The UK would have to honor its financial commitments to the EU until "at least 2020," despite Brexit, the EU's budget chief told the German newspaper Bild. The EU is mulling reforms to compensate for Britain's absence.
The UK has pledged funds to EU's long-term programs and those obligations would continue even after the country's scheduled departure from the bloc in 2019, EU Budget Commissioner Günther Oettinger told the Monday edition of the German daily Bild.
"As a result, London will have to transfer funds to Brussels at least until 2020," he said.
Oettinger's comments follow a UK media report that London is ready to pay up to 40 billion euros ($47.1 billion) in a way of an exit fee. The EU has previously signaled it was expecting at least 60 billion euros, although French economy minister Bruno Le Maire claimed the UK owed 100 billion euros for its divorce bill.
Later on Monday, Prime Minister Theresa May's spokesman told reporters that Britain doesn't "recognize" reports that it was willing to pay the 40 billion euro bill.

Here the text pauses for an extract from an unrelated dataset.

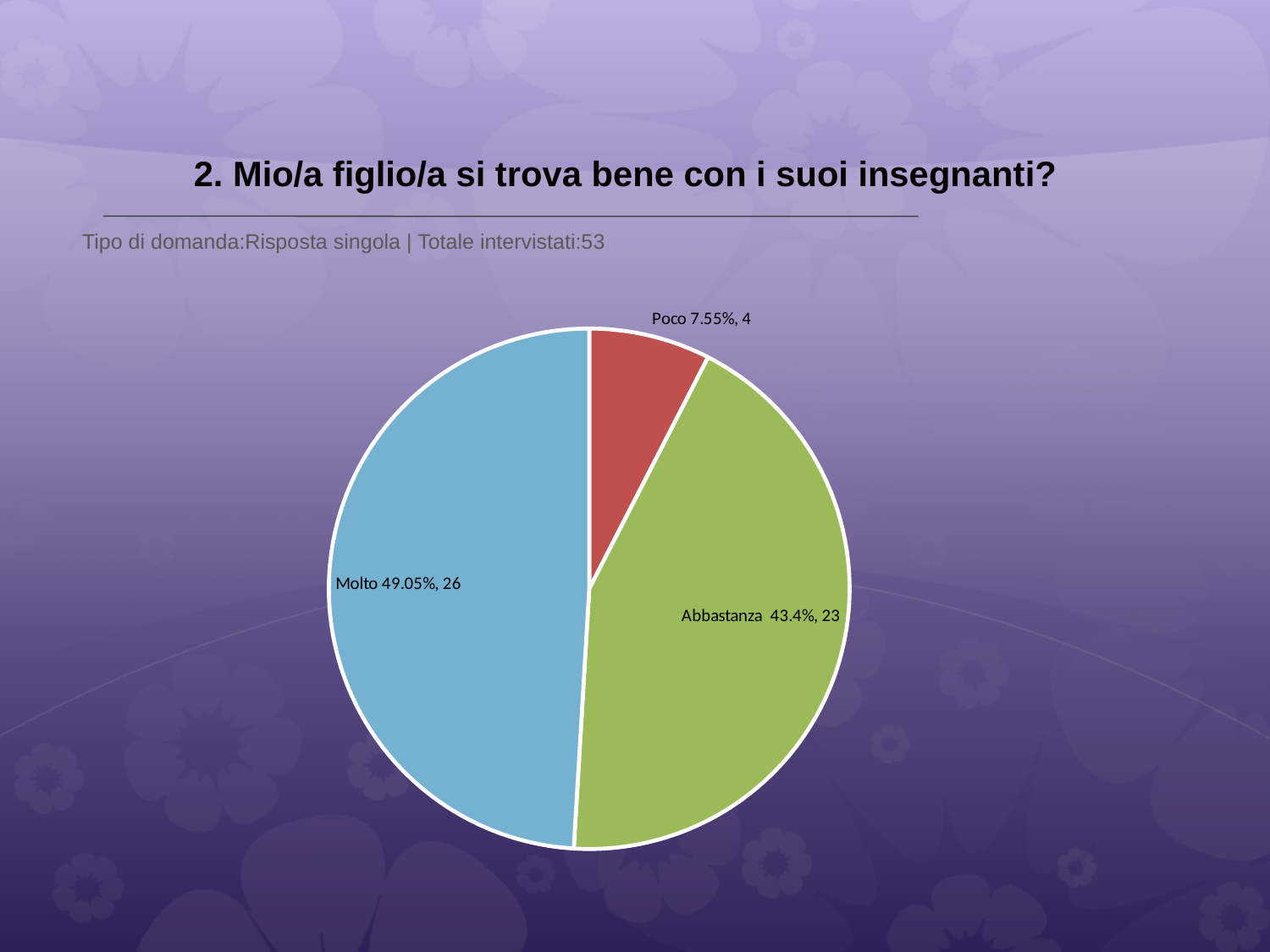
Which category has the smallest slice? Poco What percentage share does the Molto slice have? 49.05% What percentage share does the Abbastanza slice have? 43.4% How many respondents answered Abbastanza? 23 What is the difference in respondent count between Molto and Abbastanza? 3 What kind of chart is shown on the slide? pie chart How many respondents answered Molto? 26 What colour is the Abbastanza slice? green How many respondents answered Poco? 4 Which category has the largest slice? Molto What percentage share does the Poco slice have? 7.55% How many slices does the pie chart have? 3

"The prime minister made clear in the letter triggering Article 50 that the UK and the EU need to discuss a fair settlement of both our rights and obligations as an EU member state," the spokesman said.
Brussels is also reportedly prepared to take Britain to court if it does not agree on the price.
Goodbye to 'mother of all discounts'
The EU has an annual budget of some 155 billion euro. With the UK set to leave, the bloc would face an annual budget gap of some 10 to 12 billion euros, according to Oettinger. Brussel's officials are considering "a mix" of measures to plug the gap, including budget cuts and higher payments from membership from the remaining 27 members. Germany alone could be required to pay several billions more, the EU commissioner said.
Another measure to offset the financial loss, according to Oettinger, would be to eliminate "discounts" that various states have on their payments to the EU budget. The most significant of those is the so-called UK rebate, a complex financial process established in 1985, which returns several billions back from the EU to Britain's budget every year.
"If this 'mother of all discounts' is to be abolished through Brexit, all the other membership rebates should also be eliminated," Oettinger told Bild. "That would result in a significant administrative simplification and it would end the horse-trading that has accompanied budget negotiations up to now."
The next round of talks between the EU and the UK is set to start on August 28 in Brussels.